* EXERCISE BRIEF *
The job is to output each record exactly as it stands, pictures excluded.

---------- EXTRACTED RECORDS

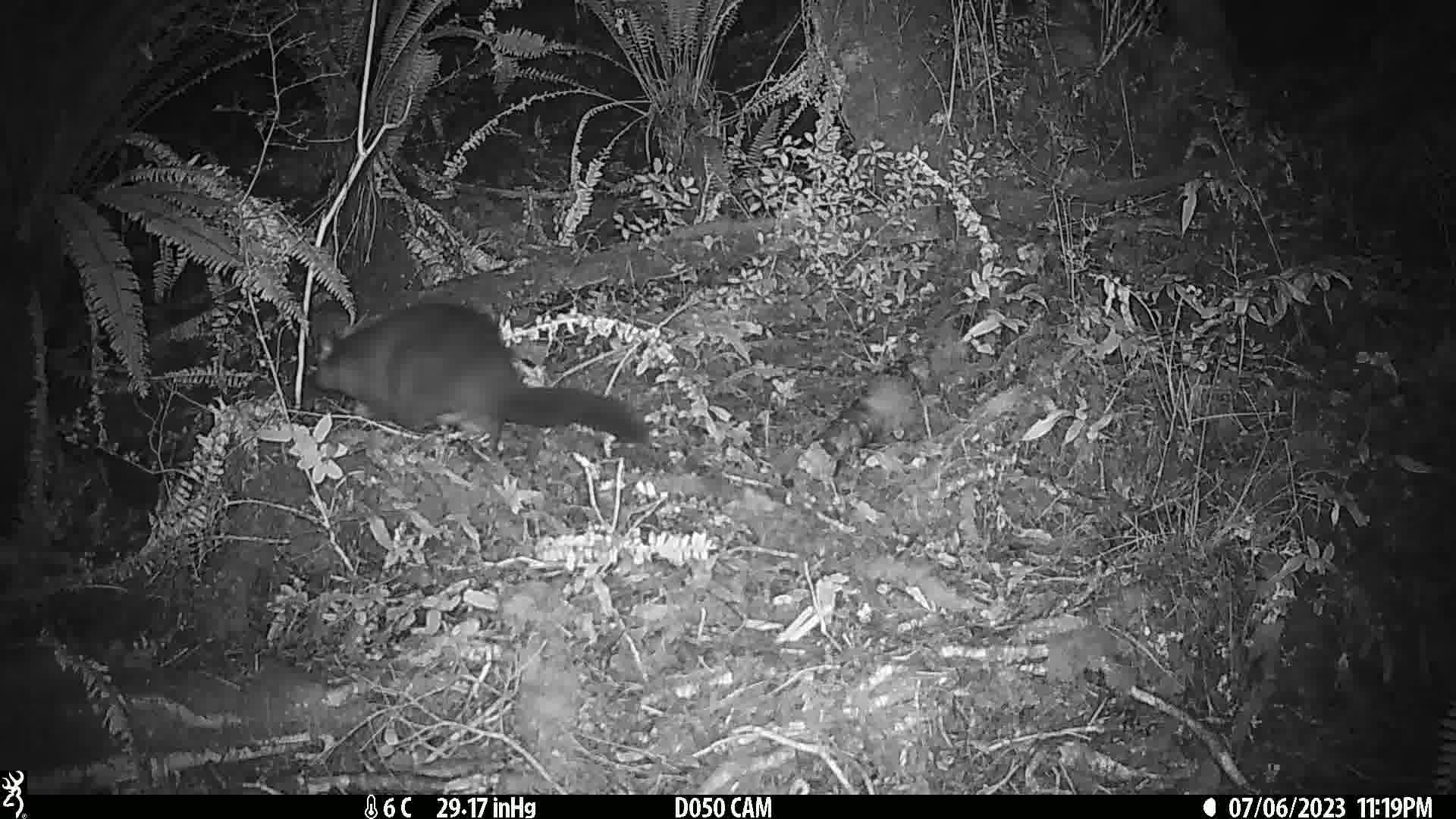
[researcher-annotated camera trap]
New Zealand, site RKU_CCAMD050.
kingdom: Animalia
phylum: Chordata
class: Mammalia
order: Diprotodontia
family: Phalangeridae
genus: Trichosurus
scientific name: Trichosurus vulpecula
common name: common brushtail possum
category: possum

--------------------

* RESULT OF THIS TASK *
[researcher-annotated camera trap]
New Zealand, site RKU_CCAMD050.
kingdom: Animalia
phylum: Chordata
class: Mammalia
order: Diprotodontia
family: Phalangeridae
genus: Trichosurus
scientific name: Trichosurus vulpecula
common name: common brushtail possum
category: possum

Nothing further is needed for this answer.